On the first day, we departed from Nairobi to Nanyuki where we visited the Habitat for Humanity regional office for an orientation and then proceeded to Mukima Secondary School, where we were accommodated during our entire stay. That evening, we had the privilege of sharing a sumptuous meal with Kelvin Koome, who hosted us at their residence. For the next three days, we engaged in high intensity construction work at the site, from laying of the concrete ground slab to setting up the walls upto the roof level.
Unity and Diversity
The volunteers consisted of a diverse team of students and young professionals from various fields of studies including; civil engineering, mechanical, electrical, plumbing, agriculture, pharmacy, education and actuarial science. Throughout the building process, we managed to form a formidable team which cooperated with ease to engage in this noble task. Everyone knew what was expected of them from the beginning and we all selflessly poured our hearts to the work. From transportation of sand, ballast, bricks, water and mortar, to setting up the slab and walls, the cooperation and self-drive of each individual was admirable. We got to learn a thing or two in the process as well.

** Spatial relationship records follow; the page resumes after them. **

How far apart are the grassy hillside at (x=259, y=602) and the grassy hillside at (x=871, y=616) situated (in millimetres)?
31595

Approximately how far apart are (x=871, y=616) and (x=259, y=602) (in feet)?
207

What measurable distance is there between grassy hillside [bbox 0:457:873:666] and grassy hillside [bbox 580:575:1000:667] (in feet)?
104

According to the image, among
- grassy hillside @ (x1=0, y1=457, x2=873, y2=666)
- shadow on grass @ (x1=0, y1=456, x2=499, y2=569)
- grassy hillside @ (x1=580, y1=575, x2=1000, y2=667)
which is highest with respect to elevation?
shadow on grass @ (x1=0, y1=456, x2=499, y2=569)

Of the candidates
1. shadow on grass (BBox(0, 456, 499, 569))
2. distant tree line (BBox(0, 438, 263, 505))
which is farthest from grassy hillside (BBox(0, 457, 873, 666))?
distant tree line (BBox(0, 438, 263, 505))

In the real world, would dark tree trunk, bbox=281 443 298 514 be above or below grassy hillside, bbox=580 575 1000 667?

This program was a pioneer program from different angles. It was the first Habitat for Humanity project that saw the organization use volunteers from Kenya since the majority of their past volunteers have been coming from abroad. It was also the first time for Habitat for Humanity to coordinate with Strathmore University on a project of any sort. As for the volunteers, this was the first time that many of us participated in a work camp of this nature. For some of us, it was the first time on a construction site. As expected, we were psyched up for the task that was ahead of us.
Fun and Games
As expected, it was never going to be all work with no play. From the first day, we managed to crack each other up with world class jokes and tease each other just to make sure that the mood was always jovial. Even after a busy day at the site, we always ensured that we had reserved some energy for soccer matches in the evening before taking a cold shower. A fierce rivalry ensued within the teams, and this would act as a fuel for teasing and endless debates on which side is better than the other. After dinner, we would have a small get together to get to know each other better. We would also play some board games such as Jenga and Kenya@50.
The project may have run for only a week, but its impact was instantaneously visible. The feedback and compliments we got from the villagers was really encouraging. One could clearly see that they truly appreciated our enthusiasm. Elizabeth, the beneficiary, was at the site throughout the build and she could not contain her smile as she watched us work. Our hearts were not left untouched by this experience. Our hearts melted with every sweat we dropped, we got tired but enjoyed every bit of it. As we returned to Nairobi, we returned with bigger hearts, happy to have impacted the life of a person who was in need. We also created solid friendships and got to see how much joy can be cultivated when youthful minds, spirit and energy get united for a noble cause. We are inspired to be the salt of our world.